Chapter 7: The Potemkin Spring

The 1960s seemed to be delivering on the Dartmouth promise....

Chapter 7: The Potemkin Spring

The 1960s seemed to be delivering on the Dartmouth promise.

At MIT, programs were emerging that appeared to understand language. At Carnegie Mellon, systems were solving problems and proving theorems. ARPA money flowed into laboratories where researchers spoke confidently of machines that would soon rival human intelligence. Herbert Simon had predicted in 1957 that within a decade, a computer would be world chess champion, would discover an important new mathematical theorem, and would provide the basis for most theories in psychology.

The decade was not over. The predictions had not yet failed. And in the demonstrations that circulated through academic conferences and funding reviews, intelligence seemed genuinely to be emerging from code.

It was a Potemkin spring. The facades were impressive. What lay behind them was something else.

🎧

ELIZA was born between 1964 and 1967 in Joseph Weizenbaum's laboratory at MIT.

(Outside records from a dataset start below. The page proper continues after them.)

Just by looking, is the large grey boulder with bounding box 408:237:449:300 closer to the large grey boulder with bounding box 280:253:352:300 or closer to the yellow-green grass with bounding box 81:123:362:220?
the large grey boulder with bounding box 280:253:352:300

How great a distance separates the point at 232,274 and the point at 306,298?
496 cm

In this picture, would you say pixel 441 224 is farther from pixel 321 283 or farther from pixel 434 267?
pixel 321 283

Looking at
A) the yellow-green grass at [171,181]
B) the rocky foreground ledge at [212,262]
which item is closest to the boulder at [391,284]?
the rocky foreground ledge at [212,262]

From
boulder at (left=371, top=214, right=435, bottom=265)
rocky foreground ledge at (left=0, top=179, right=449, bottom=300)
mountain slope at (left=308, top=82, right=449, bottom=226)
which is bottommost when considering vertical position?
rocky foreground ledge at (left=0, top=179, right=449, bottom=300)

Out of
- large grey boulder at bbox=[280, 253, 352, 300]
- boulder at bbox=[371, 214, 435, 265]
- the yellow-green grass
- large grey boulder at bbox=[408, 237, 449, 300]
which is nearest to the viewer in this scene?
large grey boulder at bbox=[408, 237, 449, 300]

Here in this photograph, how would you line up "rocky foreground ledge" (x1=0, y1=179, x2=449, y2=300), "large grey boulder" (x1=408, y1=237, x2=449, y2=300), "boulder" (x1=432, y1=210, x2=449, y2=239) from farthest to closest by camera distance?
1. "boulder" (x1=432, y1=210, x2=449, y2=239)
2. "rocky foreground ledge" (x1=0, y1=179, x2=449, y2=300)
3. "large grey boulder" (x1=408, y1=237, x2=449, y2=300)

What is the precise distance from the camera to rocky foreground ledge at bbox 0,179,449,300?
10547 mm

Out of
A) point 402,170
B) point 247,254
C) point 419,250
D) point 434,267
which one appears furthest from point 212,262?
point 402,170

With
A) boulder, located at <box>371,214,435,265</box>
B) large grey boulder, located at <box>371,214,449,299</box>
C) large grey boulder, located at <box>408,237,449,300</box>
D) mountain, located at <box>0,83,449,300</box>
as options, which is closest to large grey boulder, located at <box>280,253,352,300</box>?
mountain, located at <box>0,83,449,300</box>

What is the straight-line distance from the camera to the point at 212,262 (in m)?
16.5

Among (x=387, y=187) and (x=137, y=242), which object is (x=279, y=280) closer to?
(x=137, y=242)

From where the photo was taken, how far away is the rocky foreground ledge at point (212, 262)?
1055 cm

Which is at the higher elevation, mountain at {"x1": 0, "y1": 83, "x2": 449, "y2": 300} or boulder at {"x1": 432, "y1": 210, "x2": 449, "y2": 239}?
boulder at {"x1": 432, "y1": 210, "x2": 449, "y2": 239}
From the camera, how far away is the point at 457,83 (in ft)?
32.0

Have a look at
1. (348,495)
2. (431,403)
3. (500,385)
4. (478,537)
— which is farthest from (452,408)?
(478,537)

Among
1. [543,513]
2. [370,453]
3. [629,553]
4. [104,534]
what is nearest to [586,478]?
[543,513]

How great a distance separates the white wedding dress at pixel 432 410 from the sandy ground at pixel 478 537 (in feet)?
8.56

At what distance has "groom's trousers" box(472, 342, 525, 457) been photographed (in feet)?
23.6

The program was designed to explore natural language communication between humans and machines. Its most famous incarnation, DOCTOR, simulated a Rogerian psychotherapist, the kind who reflects questions back at patients. Type "I feel sad," and ELIZA might respond "Why do you feel sad?" Type "My mother doesn't understand me," and ELIZA might ask "Tell me more about your family."

The mechanism was simple. ELIZA used pattern matching and substitution. It identified keywords, applied transformation rules, and generated responses that gave the illusion of understanding. There was no comprehension inside the machine. There was no model of the user's mental state. There was only a bag of tricks for producing plausible-sounding output.

Weizenbaum knew this. He had built it.

What disturbed him was what happened next.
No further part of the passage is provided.